L’uso di iperboli, di riferimenti religiosi o richiami allarmati alla vita destruttura il significato collettivo che diamo all’aborto. Separando l’idea dell’aborto e del libero accesso ad esso dal concetto di autodeterminazione e tutela della vita in essere, quella gestante per capirci, si contribuisce a limitare la libertà delle donne, delle persone con utero. La libertà personale e progettuale viene subordinata a un ordine morale esterno capace di stabilire quale percorso di vita sia perseguibile a priori. Cancellando completamente l’unica voce che dovrebbe avere un potere decisionale, ovvero quella della persona che desidera abortire e poterlo fare in sicurezza, come peraltro previsto dalle leggi dello stato in cui risiede.

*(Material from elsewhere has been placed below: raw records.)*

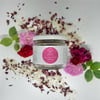 Coconut Rose Scrub 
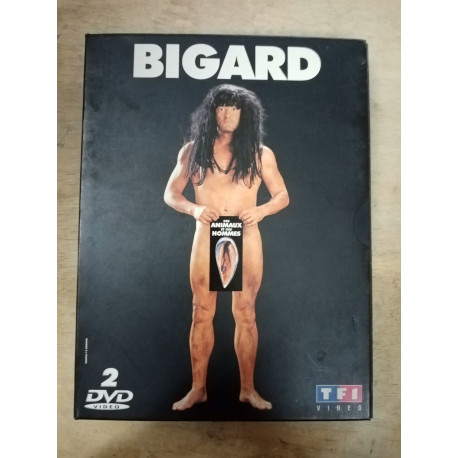 DVD Sketches - Bigard des animaux et des hommes - 2 DVD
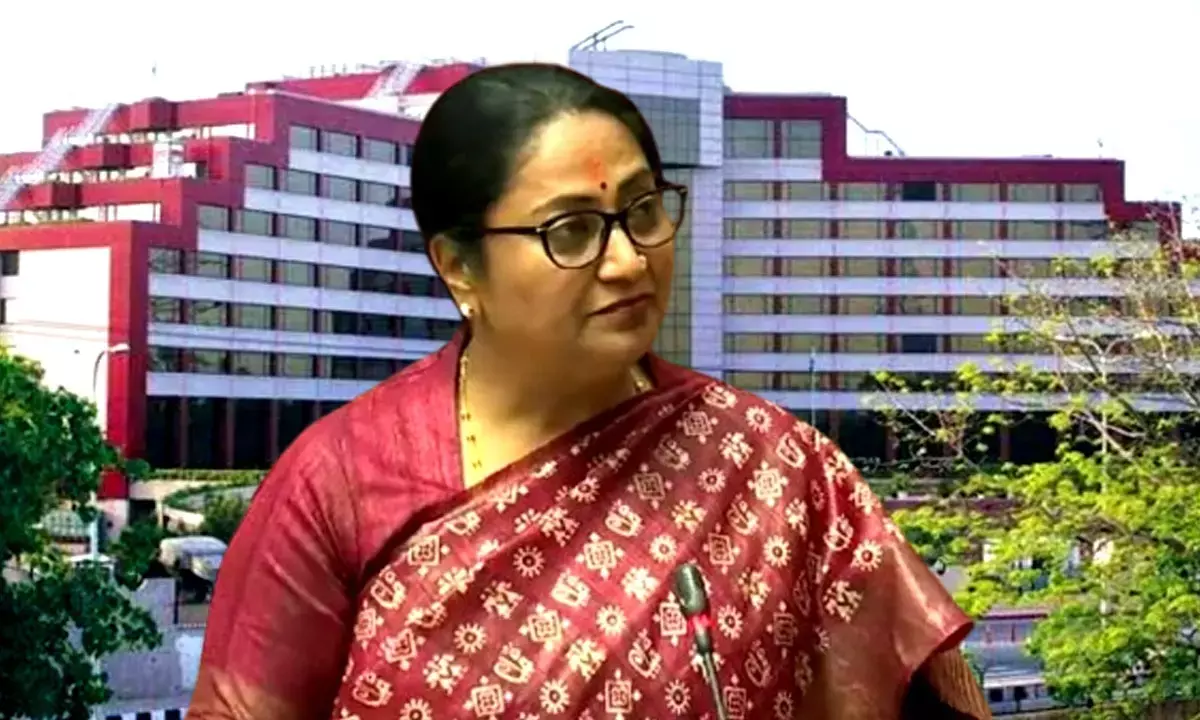 Delhi New Secretariat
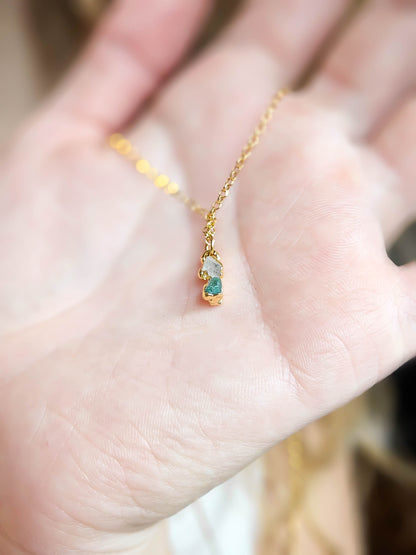 Pendentif - Pierre de naissance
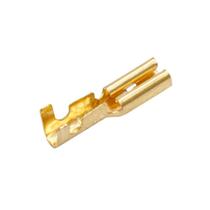 Terminal Encaixe Fêmea Mosquitinho 2,8MM Com Trava 100 Peças - Marilia IM190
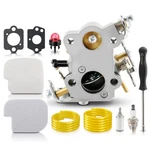Carburetor Tune Up Kit For Poulan Pro PP4218AVX 18" Bar 42CC Chain Saw New. Price: $26.99.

La distruzione di valore e l’attribuzione di uno stigma sono mezzi di rielaborazione comunicativa capaci di porre l’aborto sotto una luce distorta e oscura. In queste narrazioni di interesse l’aborto diventa dolore e violenza. Il marchio negativo cambia le dinamiche di percezione sociale della pratica abortiva svuotandola delle sue connotazioni reali e della possibilità che sia riconosciuta come una scelta legittima e insindacabile di un individuo che esercita un suo pieno diritto. La possibilità di compiere questa scelta e di affrontarla senza che un giudizio esterno possa apporvi uno stigma dovrebbe essere un valore sociale condiviso, soprattutto in una società democratica e laica.

L’accesso alla pratica abortiva ha carattere di necessità, non solo perché una volta scelta non si può fare altrimenti, ma anche perché in assenza di tale accesso c’è il rischio che la persona provi ad utilizzare metodi non sicuri e pericolosi per la sua salute, se non addirittura per la sua vita.

Negare l’interruzione volontaria di gravidanza quando richiesta significa imporre un progetto di vita non desiderato, un percorso non voluto e questo può avere delle conseguenze psico-fisiche impattanti sia sulla vita della persona gestante, sia su quella del nascituro. Diventare genitori, o portare a termine una gravidanza, dovrebbe essere una scelta strettamente personale, non una coercizione religiosa possibile grazie al benestare di uno stato selettivamente muto.

La pandemia ha rimescolato l’ordine delle nostre priorità, ha modificato le gerarchie del necessario.
L’accesso ad un aborto legale, sicuro e sereno è un diritto che tutela la vita esistente, la sua progettualità, la sua autoderminazione, la sua salute fisica e mentale e il suo benessere.

Se siamo stati capaci di comprendere il valore di un panetto di lievito, possibile che ancora non siamo in grado di valutare la reale importanza dell’aborto?